How could I have known that you would not recognize my fractures if I couldn’t give them words? Her illness didn’t just consume her—it obliterated all of me that made me…well, me. And when I wanted you to see beneath my ridges and valleys: the concealed under-eye circles; the worried litanies; the bruises; the bones, you asked me if I wanted cinnamon and cumin in my soup.
And on the night that she grayed into a shriveled cask and she only breathed a few times per minute until she stopped breathing entirely and I held her cooling body close to mine and told her everything I could think to say and prayed and wept and finally called Hospice to confirm her death, sitting with the nurse as she destroyed her medications, you whispered with my father and brothers in the other room. I told you I saw doves right before she died; you had laughter in your eyes. So I went home and sat beneath the glorious fucking gash that I punched into the broken wall, howling into the night that snatched my mother from me.
It snowed and snowed for what felt like days and when I finally stood and left my place of worship, you were gone again, returning to work as if it was just another day. Even when you stood next to me at the rosary, the funeral, the reception, the us that once was had washed away into the metaphorical sea of sickness and health. I guess it was death that did us part after all.

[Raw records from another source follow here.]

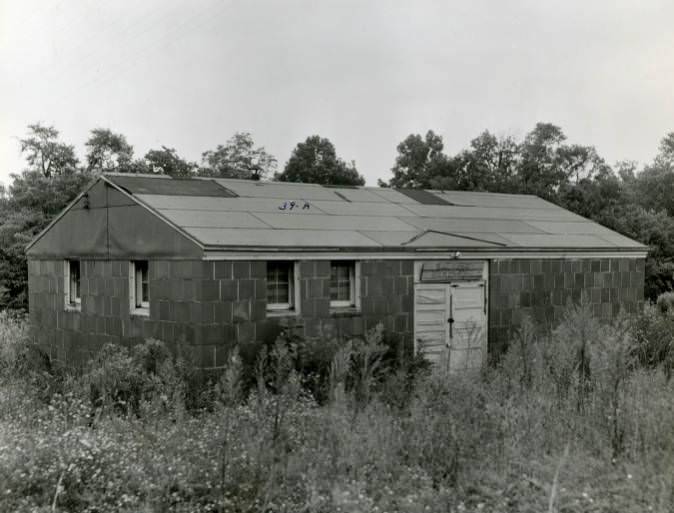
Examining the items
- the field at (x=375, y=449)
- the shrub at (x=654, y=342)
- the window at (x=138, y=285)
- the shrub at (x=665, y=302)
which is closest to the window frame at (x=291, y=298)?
the window at (x=138, y=285)

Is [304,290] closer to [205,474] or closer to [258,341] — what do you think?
[258,341]

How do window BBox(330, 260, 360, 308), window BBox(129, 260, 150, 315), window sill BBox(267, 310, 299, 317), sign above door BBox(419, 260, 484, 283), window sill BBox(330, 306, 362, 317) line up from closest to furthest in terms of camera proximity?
window sill BBox(267, 310, 299, 317) → window sill BBox(330, 306, 362, 317) → window BBox(330, 260, 360, 308) → window BBox(129, 260, 150, 315) → sign above door BBox(419, 260, 484, 283)

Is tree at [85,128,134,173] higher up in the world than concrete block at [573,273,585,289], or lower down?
higher up

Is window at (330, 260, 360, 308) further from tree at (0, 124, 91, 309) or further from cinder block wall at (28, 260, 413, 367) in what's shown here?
tree at (0, 124, 91, 309)

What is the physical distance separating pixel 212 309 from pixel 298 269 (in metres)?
1.87

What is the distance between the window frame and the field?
2847mm

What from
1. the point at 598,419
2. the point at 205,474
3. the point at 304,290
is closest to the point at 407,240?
the point at 304,290

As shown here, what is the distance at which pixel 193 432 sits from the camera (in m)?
8.98

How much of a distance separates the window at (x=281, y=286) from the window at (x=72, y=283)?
5.59m

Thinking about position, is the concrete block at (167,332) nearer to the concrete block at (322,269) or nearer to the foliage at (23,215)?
the concrete block at (322,269)

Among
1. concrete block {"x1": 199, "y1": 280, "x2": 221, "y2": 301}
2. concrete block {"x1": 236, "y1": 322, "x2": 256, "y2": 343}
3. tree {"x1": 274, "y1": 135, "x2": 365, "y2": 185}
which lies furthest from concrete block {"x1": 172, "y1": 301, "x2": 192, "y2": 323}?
tree {"x1": 274, "y1": 135, "x2": 365, "y2": 185}

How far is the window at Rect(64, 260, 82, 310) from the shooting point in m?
16.5

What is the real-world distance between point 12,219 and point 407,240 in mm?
17641

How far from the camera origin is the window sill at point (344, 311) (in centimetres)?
1357
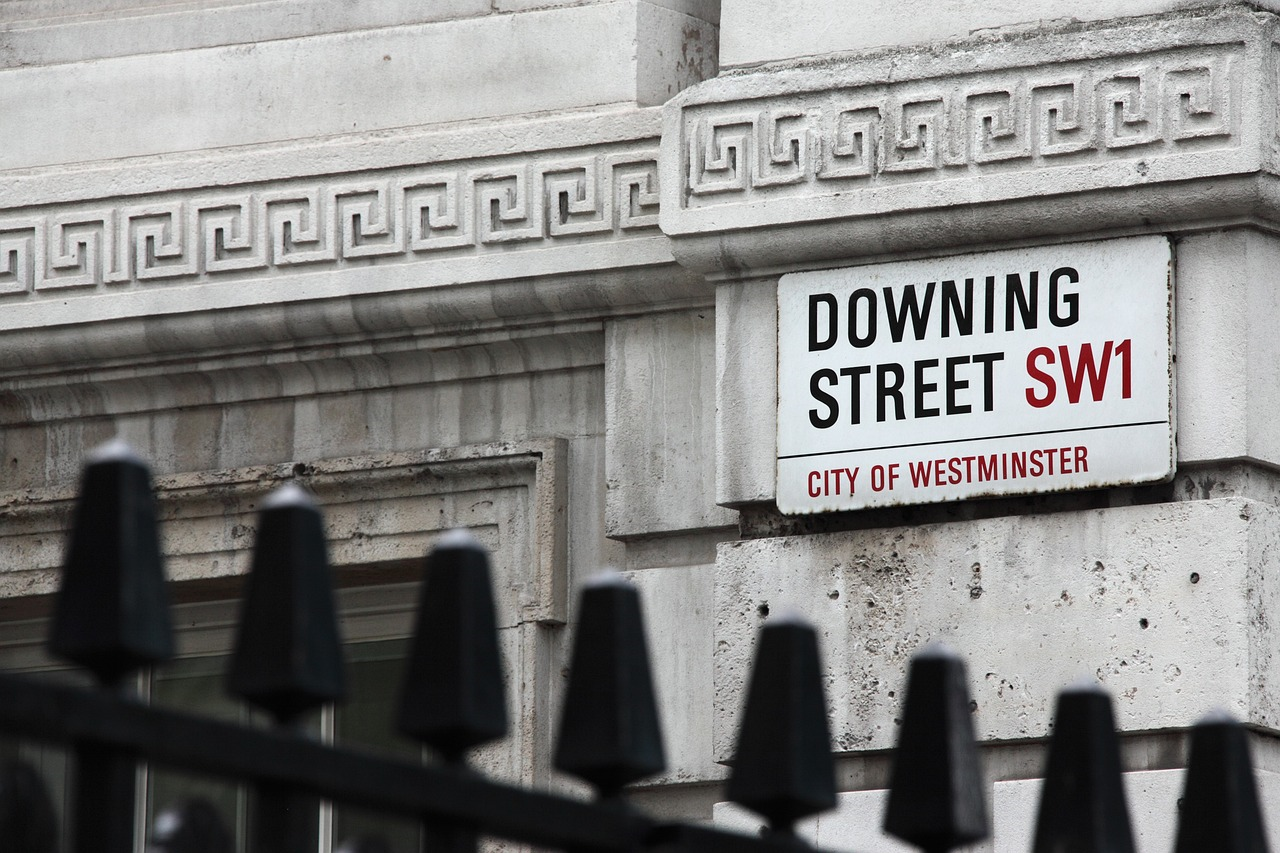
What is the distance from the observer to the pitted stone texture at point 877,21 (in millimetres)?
5777

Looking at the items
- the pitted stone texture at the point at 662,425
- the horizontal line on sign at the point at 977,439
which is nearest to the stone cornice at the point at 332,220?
the pitted stone texture at the point at 662,425

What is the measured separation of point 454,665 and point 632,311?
426 cm

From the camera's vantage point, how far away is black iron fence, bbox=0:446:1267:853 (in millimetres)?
1897

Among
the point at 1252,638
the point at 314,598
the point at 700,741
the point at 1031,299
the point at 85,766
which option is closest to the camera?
the point at 85,766

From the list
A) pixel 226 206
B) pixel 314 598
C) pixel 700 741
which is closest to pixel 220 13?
pixel 226 206

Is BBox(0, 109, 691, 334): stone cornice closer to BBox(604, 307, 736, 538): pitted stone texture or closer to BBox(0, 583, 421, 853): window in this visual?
BBox(604, 307, 736, 538): pitted stone texture

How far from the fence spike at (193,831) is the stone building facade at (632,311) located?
141 inches

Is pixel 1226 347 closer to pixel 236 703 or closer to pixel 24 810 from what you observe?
pixel 236 703

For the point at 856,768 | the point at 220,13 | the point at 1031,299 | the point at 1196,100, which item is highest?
the point at 220,13

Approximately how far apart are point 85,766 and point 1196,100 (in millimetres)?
4100

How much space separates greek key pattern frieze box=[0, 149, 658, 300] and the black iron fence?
3.89 meters

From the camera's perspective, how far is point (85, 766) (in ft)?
6.15

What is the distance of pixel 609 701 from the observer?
2.21 meters

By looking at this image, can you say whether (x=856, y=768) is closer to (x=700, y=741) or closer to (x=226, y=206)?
(x=700, y=741)
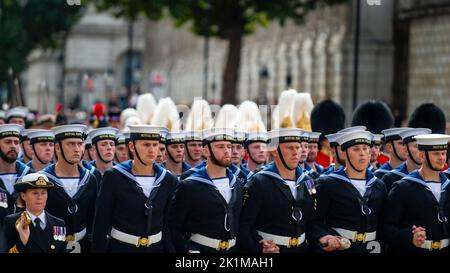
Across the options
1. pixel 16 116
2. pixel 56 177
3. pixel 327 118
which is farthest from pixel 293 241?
pixel 16 116

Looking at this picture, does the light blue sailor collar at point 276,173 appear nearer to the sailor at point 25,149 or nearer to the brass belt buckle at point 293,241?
the brass belt buckle at point 293,241

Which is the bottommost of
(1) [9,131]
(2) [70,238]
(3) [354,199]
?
(2) [70,238]

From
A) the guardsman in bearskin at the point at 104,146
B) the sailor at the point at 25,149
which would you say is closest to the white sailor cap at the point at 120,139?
the guardsman in bearskin at the point at 104,146

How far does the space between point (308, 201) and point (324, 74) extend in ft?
106

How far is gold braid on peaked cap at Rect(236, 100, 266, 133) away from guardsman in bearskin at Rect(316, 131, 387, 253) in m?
3.50

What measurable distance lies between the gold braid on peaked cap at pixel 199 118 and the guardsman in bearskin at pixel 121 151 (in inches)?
48.4

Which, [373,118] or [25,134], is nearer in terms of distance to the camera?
[25,134]

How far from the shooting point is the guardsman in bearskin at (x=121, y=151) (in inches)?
580

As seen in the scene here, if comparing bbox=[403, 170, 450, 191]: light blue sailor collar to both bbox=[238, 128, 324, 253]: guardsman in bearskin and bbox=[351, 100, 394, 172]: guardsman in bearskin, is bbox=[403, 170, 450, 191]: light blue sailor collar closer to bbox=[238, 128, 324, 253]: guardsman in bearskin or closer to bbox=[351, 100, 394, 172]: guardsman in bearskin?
bbox=[238, 128, 324, 253]: guardsman in bearskin

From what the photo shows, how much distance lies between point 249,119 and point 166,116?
1.96m

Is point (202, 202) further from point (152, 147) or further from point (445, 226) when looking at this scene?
point (445, 226)

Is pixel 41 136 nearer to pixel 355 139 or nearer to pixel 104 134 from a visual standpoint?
pixel 104 134

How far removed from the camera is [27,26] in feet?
143
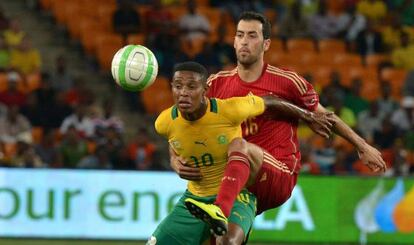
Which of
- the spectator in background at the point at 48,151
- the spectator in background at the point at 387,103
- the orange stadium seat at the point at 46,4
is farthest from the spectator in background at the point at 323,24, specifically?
the spectator in background at the point at 48,151

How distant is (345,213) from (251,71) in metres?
6.86

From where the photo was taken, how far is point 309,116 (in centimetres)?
904

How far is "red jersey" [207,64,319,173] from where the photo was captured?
9.08 m

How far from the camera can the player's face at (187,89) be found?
8281 mm

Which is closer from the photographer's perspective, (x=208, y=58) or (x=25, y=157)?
(x=25, y=157)

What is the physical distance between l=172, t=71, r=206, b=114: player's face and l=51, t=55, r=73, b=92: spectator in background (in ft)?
31.6

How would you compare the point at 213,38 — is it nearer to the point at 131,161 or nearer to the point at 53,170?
the point at 131,161

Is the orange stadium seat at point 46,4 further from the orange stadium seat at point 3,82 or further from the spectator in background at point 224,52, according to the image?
the spectator in background at point 224,52

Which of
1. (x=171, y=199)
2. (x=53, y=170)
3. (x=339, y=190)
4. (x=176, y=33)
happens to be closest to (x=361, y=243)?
(x=339, y=190)

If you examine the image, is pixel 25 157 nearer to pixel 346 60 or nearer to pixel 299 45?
pixel 299 45

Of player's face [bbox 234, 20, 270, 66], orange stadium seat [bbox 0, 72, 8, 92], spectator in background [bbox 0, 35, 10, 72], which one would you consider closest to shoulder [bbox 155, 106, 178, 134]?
Answer: player's face [bbox 234, 20, 270, 66]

You once told me that the most fragile bones in the body—the rib cage, the spinal cord—are stacked atop one another. Columns of support. The strongest bones, however, like the femur (the long bones) can endure more impact. What you didn’t say is that these stacked bones are the bones that protect that which keeps us alive. What you didn’t say is that sometimes these columns cannot protect us from the nebulae of pain that knots and writhes its way through and around, dissevering each fragile bone. Crippling, but not killing.

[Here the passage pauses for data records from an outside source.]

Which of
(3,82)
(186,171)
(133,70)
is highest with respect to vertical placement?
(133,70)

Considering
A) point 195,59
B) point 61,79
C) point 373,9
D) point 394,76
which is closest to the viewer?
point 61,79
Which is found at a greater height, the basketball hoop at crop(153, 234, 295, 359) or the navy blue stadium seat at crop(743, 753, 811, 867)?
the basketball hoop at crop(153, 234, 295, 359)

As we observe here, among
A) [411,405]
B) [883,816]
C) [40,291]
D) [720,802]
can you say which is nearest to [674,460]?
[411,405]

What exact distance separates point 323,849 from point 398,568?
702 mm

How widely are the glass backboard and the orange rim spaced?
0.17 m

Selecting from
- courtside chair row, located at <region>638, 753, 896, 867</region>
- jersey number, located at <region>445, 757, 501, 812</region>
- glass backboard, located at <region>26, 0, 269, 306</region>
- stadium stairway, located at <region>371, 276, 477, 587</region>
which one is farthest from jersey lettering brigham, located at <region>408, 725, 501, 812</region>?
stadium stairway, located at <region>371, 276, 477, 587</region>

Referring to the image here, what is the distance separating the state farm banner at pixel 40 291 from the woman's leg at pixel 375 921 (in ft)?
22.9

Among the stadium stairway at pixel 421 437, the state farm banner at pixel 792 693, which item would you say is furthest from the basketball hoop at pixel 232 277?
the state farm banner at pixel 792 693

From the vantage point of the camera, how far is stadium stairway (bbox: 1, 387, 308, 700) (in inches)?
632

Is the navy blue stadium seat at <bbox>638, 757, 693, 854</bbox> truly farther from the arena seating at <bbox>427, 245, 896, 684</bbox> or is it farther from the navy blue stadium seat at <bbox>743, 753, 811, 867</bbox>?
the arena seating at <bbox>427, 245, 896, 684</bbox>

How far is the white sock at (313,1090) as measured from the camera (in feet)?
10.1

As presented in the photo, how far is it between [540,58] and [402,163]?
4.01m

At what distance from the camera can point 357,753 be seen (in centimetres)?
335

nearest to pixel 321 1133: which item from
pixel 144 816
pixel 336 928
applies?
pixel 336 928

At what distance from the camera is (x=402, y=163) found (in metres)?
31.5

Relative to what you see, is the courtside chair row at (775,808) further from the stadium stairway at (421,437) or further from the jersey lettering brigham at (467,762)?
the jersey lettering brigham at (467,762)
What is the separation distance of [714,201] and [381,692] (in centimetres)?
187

Suspended animation. I wonder if the castles are still there—if they were meant the permanence that, while beyond their control, they maintained. Still sitting here in this outpatient waiting room to test a sickness that really isn’t, I wonder if you ever think about me. For I am remembering us over and over again. I am humidity clinging to the fabric of ailments and cures. I’m not real (but I am!).
I once believed in spiritual intervention, in rosaries and Mother Mary and transubstantiation and penance and, finally, eternal life. So, I’ll pray. I’ll sit. I’ll wait. I’ll recount and remember how this monster called grief tiptoed her way into my body, sunk her fingers into my ribcage, and clutched me in her dominion so tightly and so swiftly that the only thing I could—can—do is hope for a reprieve from this dream-reality.
I remember alone in this suspended animation, no form of resuscitation to save me (no paddle, no injection, no transfusion). Even your love cannot reverse this nightmare, for here I wait—in this hospital, in this illimitable space—for tests that will classify me based on how I fractured.
I feel the tide coming. I hear my ribs shattering, denying one another support. Splinters of bone slice through muscle, through organs (through me).